_What needs to be done_
After going through the data below, state how many lines contain "link", and nothing else.

*** Block opens ***

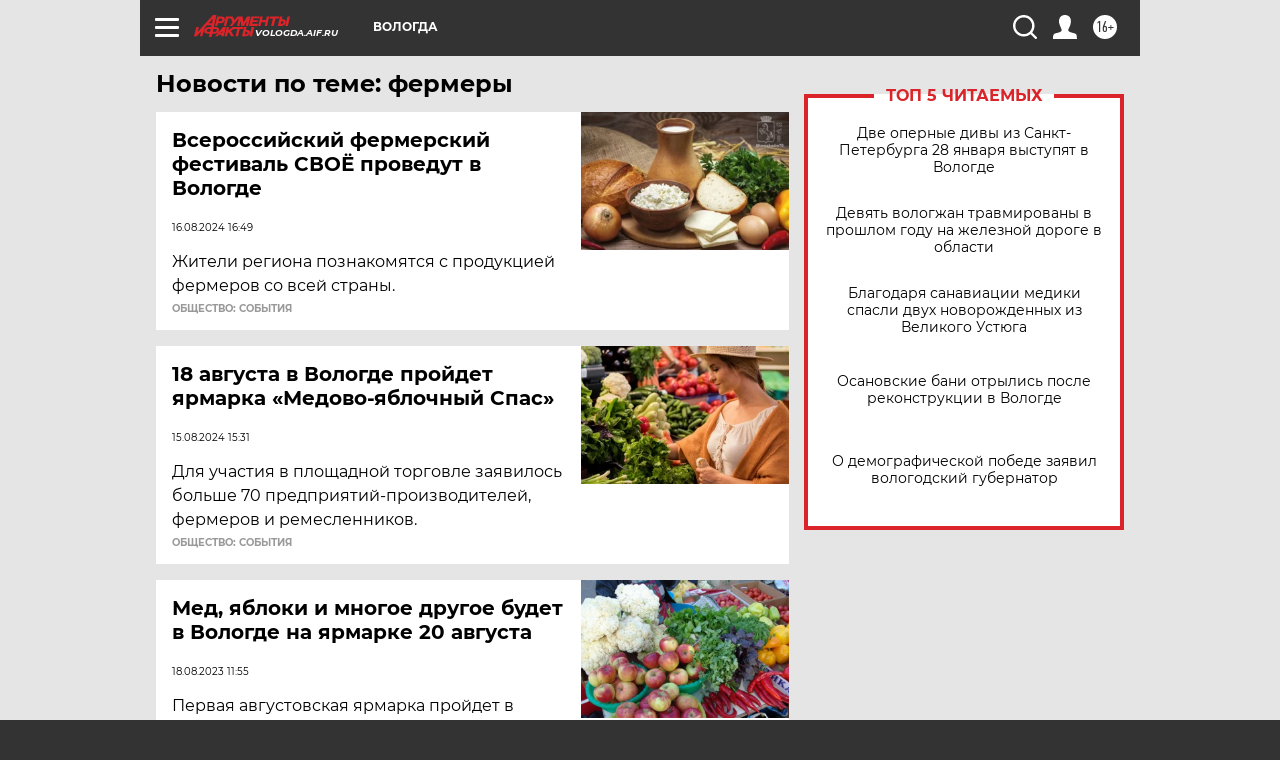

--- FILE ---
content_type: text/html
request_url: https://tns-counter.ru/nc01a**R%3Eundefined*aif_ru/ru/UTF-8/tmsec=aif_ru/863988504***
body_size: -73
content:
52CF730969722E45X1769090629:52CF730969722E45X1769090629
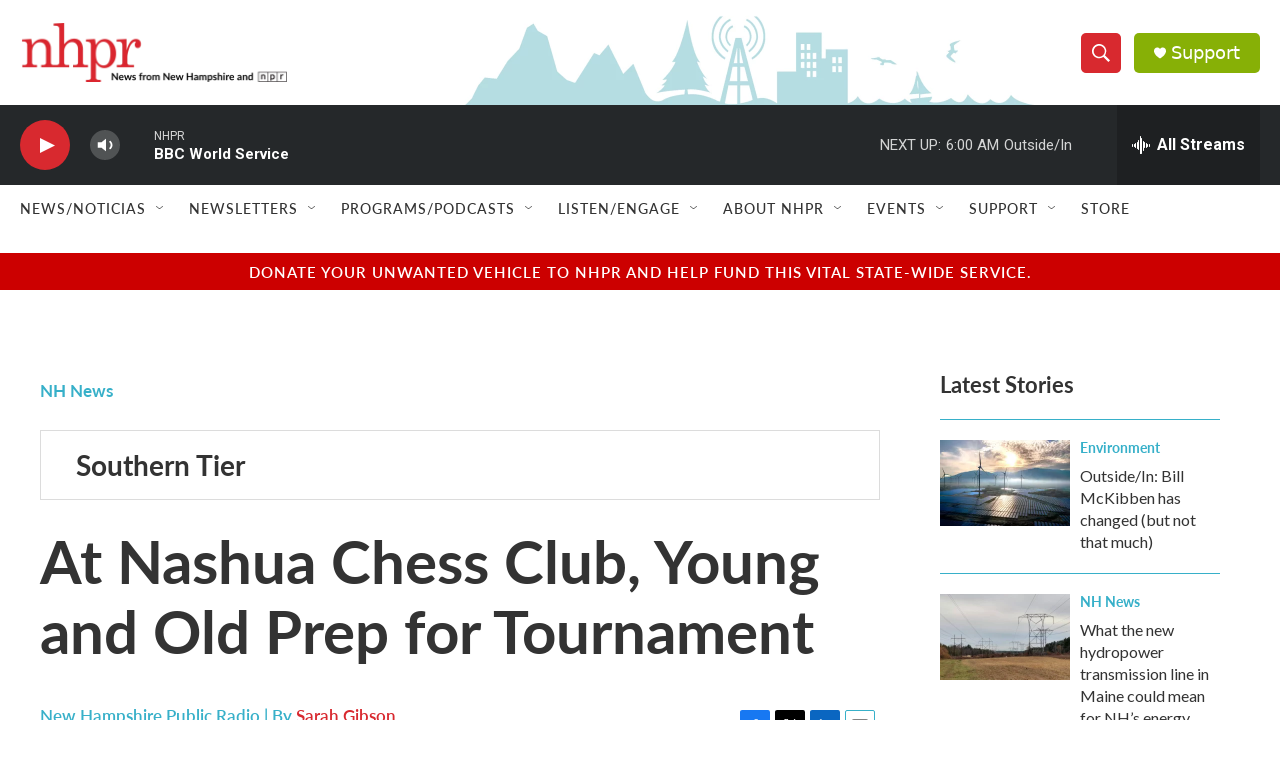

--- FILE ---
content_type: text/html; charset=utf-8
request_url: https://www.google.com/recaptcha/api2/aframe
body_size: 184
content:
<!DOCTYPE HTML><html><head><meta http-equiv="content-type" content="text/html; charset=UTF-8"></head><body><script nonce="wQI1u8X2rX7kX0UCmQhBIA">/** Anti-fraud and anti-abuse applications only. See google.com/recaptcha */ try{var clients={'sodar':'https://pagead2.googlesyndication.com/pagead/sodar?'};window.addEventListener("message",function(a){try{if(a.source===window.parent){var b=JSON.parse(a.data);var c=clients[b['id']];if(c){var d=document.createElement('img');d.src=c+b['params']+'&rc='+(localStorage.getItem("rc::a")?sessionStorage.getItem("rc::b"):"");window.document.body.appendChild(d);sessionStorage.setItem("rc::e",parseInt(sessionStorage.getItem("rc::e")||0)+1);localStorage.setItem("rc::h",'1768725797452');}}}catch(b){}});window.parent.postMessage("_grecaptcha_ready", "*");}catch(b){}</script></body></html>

*** Block closes ***
*** Block opens ***

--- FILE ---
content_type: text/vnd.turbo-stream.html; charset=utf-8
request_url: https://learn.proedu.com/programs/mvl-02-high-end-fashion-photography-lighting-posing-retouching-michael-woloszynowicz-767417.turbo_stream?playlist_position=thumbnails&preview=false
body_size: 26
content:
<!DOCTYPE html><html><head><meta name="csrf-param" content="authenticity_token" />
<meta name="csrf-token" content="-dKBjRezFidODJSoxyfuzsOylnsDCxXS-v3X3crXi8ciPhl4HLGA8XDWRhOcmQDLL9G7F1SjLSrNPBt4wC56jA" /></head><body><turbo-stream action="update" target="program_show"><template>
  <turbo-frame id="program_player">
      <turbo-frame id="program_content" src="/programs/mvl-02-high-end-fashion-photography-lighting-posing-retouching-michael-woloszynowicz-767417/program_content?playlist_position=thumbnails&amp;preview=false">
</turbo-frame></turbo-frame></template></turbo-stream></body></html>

*** Block closes ***
*** Block opens ***

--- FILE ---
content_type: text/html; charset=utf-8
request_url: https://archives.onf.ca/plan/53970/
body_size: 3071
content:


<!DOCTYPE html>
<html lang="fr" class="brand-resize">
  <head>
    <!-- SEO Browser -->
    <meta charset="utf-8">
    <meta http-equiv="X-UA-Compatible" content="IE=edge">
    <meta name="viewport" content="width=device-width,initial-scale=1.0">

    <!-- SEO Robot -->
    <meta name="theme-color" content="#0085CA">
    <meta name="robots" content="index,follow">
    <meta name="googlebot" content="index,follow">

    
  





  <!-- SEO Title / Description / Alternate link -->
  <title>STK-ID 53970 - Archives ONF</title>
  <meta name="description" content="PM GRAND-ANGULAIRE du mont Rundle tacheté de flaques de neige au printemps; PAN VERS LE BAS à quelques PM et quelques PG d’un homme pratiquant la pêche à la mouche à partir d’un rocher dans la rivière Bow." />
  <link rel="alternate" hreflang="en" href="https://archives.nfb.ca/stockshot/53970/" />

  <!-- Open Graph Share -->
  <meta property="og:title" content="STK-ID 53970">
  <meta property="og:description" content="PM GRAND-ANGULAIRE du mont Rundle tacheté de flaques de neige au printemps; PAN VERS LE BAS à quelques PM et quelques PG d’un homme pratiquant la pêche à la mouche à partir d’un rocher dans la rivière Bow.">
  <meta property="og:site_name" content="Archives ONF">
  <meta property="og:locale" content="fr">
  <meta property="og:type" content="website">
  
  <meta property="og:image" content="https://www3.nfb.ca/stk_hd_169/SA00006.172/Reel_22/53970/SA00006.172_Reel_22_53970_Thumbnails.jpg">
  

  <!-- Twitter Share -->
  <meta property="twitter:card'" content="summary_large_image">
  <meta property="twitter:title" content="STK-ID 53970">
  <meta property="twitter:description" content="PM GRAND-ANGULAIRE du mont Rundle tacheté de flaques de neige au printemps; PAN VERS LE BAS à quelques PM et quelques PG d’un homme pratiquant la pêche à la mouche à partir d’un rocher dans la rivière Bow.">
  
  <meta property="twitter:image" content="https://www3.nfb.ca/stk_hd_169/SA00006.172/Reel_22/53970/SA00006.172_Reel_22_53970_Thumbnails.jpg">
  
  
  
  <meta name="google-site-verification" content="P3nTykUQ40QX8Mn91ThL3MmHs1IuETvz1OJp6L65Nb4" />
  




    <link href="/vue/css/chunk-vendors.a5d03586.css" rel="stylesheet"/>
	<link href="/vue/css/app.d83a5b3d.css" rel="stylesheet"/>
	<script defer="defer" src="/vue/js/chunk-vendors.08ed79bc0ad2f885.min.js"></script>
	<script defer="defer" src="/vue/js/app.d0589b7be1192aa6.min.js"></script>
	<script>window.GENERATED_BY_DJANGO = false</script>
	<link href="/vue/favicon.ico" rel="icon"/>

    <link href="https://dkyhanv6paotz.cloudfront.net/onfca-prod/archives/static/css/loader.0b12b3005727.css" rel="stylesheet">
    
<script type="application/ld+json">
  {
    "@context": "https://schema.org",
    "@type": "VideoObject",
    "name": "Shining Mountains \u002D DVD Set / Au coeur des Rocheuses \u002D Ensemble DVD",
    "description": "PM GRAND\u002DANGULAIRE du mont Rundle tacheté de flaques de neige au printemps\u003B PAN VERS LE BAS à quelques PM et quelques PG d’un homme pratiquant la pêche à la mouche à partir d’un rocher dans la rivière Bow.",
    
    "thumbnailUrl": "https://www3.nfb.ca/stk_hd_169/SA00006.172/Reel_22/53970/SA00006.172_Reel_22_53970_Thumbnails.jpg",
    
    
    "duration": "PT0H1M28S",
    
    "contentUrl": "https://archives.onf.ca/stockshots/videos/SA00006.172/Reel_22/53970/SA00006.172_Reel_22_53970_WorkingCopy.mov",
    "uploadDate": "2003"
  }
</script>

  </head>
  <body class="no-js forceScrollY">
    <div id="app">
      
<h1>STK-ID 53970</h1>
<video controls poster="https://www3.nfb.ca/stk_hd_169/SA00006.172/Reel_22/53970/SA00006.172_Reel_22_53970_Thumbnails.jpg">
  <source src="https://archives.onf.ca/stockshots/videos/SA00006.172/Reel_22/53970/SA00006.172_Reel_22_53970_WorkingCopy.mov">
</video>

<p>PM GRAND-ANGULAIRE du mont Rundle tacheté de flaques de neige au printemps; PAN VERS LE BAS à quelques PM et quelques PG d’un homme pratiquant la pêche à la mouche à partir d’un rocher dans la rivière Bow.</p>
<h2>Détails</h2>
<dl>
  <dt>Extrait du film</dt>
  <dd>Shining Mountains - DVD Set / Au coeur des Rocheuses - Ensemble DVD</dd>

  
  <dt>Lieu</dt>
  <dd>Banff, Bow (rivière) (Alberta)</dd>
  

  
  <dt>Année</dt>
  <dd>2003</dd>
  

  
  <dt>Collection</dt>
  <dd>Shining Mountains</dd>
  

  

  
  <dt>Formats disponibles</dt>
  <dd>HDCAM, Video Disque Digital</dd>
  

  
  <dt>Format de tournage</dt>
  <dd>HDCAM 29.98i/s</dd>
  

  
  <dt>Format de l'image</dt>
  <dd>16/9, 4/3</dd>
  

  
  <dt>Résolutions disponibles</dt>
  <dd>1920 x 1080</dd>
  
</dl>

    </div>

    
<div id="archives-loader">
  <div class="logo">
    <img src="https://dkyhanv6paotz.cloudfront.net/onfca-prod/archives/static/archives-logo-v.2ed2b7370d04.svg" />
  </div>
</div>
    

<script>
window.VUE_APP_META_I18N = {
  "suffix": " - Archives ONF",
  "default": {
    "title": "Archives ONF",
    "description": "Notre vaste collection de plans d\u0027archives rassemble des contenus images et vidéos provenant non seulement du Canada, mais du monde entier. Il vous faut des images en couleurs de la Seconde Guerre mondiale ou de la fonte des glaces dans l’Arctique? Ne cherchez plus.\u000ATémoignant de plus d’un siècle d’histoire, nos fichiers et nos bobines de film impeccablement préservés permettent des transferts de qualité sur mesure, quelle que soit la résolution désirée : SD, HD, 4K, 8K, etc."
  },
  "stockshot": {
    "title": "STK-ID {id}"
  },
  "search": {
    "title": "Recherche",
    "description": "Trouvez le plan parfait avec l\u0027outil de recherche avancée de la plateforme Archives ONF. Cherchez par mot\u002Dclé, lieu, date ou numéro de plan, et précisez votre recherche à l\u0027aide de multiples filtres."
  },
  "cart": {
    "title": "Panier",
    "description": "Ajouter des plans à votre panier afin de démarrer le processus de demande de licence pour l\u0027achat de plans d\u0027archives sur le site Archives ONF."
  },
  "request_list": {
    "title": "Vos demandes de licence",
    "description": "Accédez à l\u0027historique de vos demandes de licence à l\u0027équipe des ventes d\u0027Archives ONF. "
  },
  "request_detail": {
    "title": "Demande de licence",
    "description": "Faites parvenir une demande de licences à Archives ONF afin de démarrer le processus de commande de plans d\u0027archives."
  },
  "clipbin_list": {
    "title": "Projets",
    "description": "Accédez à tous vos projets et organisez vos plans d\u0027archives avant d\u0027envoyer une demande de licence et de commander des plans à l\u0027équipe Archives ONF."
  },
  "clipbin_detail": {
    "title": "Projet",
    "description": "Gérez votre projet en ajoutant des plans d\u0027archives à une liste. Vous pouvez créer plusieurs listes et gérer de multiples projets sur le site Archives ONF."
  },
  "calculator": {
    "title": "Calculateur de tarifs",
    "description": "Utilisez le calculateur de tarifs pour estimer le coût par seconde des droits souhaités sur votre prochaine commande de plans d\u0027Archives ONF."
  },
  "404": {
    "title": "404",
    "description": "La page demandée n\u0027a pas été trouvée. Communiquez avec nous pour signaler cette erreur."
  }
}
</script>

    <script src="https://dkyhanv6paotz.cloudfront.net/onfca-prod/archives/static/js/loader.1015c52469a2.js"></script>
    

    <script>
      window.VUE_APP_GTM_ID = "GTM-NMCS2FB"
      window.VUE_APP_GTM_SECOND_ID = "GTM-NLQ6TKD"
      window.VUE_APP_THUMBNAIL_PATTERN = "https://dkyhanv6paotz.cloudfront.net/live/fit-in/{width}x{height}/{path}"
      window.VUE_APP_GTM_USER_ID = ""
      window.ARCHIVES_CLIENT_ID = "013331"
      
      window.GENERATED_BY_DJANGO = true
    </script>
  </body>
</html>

*** Block closes ***

_Answer section_
6